Written exercise >>
Answer these questions about the border wall post and its comments below:
(a) According to the post, how much money had been raised on the GoFundMe site?
(b) In Jon Murphy's comment dated Dec 27 2018, why could the last seller charge a very high price for his land?
(c) What admission fee does Matthias Goergens propose for permanent residency?

Excerpt to read >>

I was telling a friend today about my recent blog post titled “A Friendly Amendment on the Border Wall.” He hadn’t read the post but quickly understood my point. His reaction: Almost no property owner would take that deal. Of course, whether the owner would take the deal would depend heavily on how much was offered. Make it high enough and many property owners would take the deal.
This suggests a valuable use of the GoFundMe moneys used to pay for the border wall: Offer various amounts of money to various property owners for their allowing a wall on their property. My friend is implicitly speculating that the amounts would be high. (By the way, the amount of money raised on the GoFundMe site is now $17.6 million.)
Then we could estimate the cost of building the wall across the whole border. I suspect that the cost is much higher than Donald Trump and other believers in the wall think.
Isn’t it interesting that a number of conservatives support the wall but don’t seem to be at all aware of or, if they are aware, don’t seem to care much about, the extensive violation of property rights that building such a wall using eminent domain would entail?
READER COMMENTS
Jon Murphy
Dec 27 2018 at 8:23pm
I imagine the costs would grow, perhaps exponentially, as the sales were made. The last guy, essentially being a monopolist, could charge a very high price for his land since the thing about walls is they need to be continuous to work.
Alan Goldhammer
Dec 28 2018 at 8:16am
Jon, I thought the same but then gave it more thought. It could be that the last person’s property might never be needed since it would be very easy to patrol given the small area in question. The pricing of acquisition is going to be complex depending on whether and how many adjacent properties are sold/leased to the government.
OH Anarcho-Capitalist
Dec 28 2018 at 8:27am
Indeed, the “last monopolist” at the end of the line might just decide to build his own wall, assuming the flow of immigrants goes to the spot of least resistance – his property. He could hire security to thwart trespassers, but why have an ongoing cost and not simply a 1 time capital addition?
Jairaj Devadiga
Dec 28 2018 at 9:20am
Good point, Alan. There is also the possibility that the inconvenience caused to the last property owner by people coming and going at all hours might be so great that he might even agree to sell his land at a lower price.
Thaomas
Jan 2 2019 at 4:32am
He could charge admission. 🙂
Jon Murphy
Dec 28 2018 at 9:48am
Good points, gentlemen. He might still be able to charge a higher price but not significantly higher. It’d depend on the size of his property, I would think.
Jairaj Devadiga
Dec 27 2018 at 8:26pm
There are also conservatives who try to invoke property rights as the very basis for the wall. They say that free migration is a violation of property rights since foreigners use public property, such as roads, without having paid taxes for them.
Of course this is not true; in so far as tariffs exist and foreign investment is subject to taxation. Moreover, it would follow that native-borns who don’t pay taxes (such as the disabled) should be expelled from the country to prevent them from using roads as well.
Then again, partisan politics requires participants to engage in all sorts of doublethink.
Matthias Goergens
Dec 27 2018 at 11:57pm
That would however suggest a simple way to reorganize legal immigration:
Just figure out how much money the immigrants allegedly cost the tax payer, and then just charge that as an admission fee for a permanent residency. Payable upfront (if you need financing, the private sector can provide).

Records provided >>

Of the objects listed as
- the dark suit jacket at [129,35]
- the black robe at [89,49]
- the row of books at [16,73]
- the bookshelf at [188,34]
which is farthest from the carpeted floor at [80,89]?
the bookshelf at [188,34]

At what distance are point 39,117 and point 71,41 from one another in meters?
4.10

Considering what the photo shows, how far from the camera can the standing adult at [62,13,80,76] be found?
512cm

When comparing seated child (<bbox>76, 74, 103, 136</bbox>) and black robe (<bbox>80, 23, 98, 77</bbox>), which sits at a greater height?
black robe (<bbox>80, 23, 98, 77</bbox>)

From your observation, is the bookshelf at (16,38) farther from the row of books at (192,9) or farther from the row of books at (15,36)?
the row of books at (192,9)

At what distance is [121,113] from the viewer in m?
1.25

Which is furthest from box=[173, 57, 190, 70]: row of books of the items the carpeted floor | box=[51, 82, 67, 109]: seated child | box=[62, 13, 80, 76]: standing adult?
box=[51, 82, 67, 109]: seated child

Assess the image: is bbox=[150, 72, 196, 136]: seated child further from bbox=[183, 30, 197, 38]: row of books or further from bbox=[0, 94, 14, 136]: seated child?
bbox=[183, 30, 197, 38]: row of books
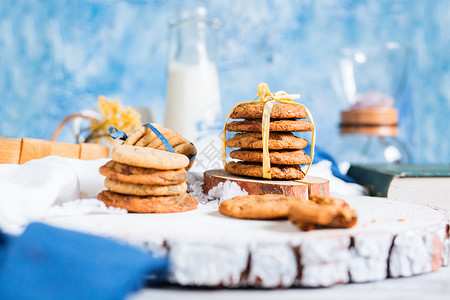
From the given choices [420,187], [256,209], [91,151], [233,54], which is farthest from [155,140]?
[233,54]

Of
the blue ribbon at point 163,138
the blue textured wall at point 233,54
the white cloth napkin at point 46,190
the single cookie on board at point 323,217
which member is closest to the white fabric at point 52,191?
the white cloth napkin at point 46,190

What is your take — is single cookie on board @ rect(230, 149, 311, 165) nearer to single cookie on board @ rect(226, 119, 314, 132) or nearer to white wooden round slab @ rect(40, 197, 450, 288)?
single cookie on board @ rect(226, 119, 314, 132)

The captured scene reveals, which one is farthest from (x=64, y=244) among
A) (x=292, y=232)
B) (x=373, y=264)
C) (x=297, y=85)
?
(x=297, y=85)

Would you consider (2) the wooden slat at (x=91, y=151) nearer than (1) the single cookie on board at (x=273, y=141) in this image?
No

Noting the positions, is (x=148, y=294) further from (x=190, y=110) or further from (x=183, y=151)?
(x=190, y=110)

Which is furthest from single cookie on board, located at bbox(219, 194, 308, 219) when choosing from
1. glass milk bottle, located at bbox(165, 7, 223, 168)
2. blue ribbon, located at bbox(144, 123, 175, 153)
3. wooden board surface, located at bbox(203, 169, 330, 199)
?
glass milk bottle, located at bbox(165, 7, 223, 168)

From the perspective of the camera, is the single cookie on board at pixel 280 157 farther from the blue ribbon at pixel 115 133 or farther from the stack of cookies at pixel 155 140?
the blue ribbon at pixel 115 133

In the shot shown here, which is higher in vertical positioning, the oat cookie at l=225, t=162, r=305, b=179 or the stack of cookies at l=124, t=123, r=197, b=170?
the stack of cookies at l=124, t=123, r=197, b=170
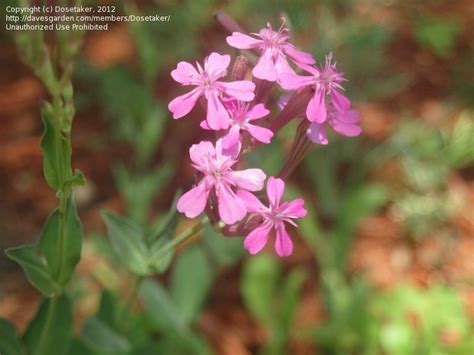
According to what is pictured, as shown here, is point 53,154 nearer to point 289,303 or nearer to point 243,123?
point 243,123

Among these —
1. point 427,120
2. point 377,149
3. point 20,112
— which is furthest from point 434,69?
point 20,112

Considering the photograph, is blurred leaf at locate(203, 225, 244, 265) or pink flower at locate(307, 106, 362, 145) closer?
pink flower at locate(307, 106, 362, 145)

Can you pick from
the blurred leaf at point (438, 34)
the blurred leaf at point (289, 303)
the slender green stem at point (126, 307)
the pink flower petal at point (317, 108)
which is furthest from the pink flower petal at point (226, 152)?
the blurred leaf at point (438, 34)

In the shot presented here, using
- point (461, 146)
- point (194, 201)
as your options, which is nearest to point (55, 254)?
point (194, 201)

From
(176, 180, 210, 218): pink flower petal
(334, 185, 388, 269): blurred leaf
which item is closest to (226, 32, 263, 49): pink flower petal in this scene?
(176, 180, 210, 218): pink flower petal

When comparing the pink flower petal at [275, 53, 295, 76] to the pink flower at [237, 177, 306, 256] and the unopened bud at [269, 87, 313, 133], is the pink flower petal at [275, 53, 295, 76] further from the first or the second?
the pink flower at [237, 177, 306, 256]

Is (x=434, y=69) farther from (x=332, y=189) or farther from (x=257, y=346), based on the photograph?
(x=257, y=346)
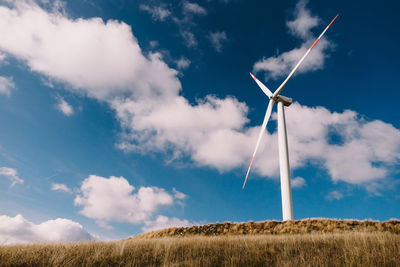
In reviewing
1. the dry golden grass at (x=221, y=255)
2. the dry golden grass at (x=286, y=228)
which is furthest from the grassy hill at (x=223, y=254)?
the dry golden grass at (x=286, y=228)

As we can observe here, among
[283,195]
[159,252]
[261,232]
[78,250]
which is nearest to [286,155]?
[283,195]

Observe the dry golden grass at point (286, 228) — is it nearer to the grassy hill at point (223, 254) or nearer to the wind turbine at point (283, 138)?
the wind turbine at point (283, 138)

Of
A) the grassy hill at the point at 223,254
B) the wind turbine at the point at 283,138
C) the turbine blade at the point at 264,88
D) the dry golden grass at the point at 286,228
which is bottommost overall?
the grassy hill at the point at 223,254

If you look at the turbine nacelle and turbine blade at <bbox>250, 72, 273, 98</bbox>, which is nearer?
the turbine nacelle

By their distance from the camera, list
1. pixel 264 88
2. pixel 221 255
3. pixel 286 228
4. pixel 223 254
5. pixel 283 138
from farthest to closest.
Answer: pixel 264 88 < pixel 283 138 < pixel 286 228 < pixel 223 254 < pixel 221 255

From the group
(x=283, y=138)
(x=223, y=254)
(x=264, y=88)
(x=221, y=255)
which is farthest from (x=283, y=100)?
(x=221, y=255)

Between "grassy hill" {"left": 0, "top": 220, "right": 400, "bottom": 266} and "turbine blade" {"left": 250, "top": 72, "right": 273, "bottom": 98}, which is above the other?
"turbine blade" {"left": 250, "top": 72, "right": 273, "bottom": 98}

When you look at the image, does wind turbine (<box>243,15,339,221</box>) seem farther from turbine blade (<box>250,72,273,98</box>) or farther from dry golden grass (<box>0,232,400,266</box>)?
dry golden grass (<box>0,232,400,266</box>)

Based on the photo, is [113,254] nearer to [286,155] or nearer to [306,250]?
[306,250]

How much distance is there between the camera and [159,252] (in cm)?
1141

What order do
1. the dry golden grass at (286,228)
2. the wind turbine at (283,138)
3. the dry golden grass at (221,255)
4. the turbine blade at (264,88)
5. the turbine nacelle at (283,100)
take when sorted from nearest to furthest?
the dry golden grass at (221,255) → the dry golden grass at (286,228) → the wind turbine at (283,138) → the turbine nacelle at (283,100) → the turbine blade at (264,88)

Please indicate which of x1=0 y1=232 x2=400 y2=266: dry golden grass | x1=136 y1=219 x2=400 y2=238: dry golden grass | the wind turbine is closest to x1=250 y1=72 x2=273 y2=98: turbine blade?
the wind turbine

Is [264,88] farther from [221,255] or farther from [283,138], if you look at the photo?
[221,255]

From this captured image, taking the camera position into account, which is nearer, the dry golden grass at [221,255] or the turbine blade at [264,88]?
the dry golden grass at [221,255]
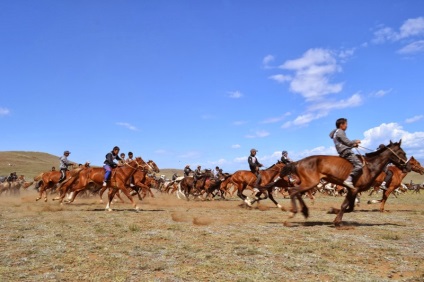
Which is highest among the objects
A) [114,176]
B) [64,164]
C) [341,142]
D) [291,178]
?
A: [341,142]

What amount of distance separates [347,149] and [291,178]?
10814 mm

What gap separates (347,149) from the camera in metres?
11.3

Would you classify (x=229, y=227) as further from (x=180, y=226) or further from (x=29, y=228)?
(x=29, y=228)

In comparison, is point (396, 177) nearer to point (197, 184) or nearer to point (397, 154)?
point (397, 154)

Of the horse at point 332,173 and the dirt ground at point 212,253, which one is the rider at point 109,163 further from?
the horse at point 332,173

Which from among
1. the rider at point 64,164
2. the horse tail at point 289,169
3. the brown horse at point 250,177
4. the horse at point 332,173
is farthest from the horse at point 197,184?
the horse at point 332,173

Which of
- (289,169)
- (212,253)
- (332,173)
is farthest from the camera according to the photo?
(289,169)

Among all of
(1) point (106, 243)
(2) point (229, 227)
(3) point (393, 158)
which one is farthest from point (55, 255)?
(3) point (393, 158)

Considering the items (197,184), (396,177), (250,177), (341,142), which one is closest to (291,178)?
(250,177)

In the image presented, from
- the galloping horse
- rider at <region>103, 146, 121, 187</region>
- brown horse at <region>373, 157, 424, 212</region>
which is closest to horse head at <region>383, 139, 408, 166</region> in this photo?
brown horse at <region>373, 157, 424, 212</region>

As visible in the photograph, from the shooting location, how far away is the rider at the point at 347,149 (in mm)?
11094

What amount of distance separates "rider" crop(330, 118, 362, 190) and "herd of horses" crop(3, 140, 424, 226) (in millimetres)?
148

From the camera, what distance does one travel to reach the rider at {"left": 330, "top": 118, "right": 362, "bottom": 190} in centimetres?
1109

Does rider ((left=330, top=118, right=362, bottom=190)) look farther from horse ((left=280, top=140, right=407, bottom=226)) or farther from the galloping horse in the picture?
the galloping horse
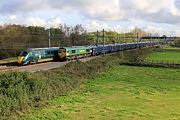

Answer to this problem >>
(a) $17.6 million.
(b) He would essentially be a monopolist, since walls need to be continuous to work.
(c) A fee equal to the amount immigrants allegedly cost the taxpayer, payable upfront.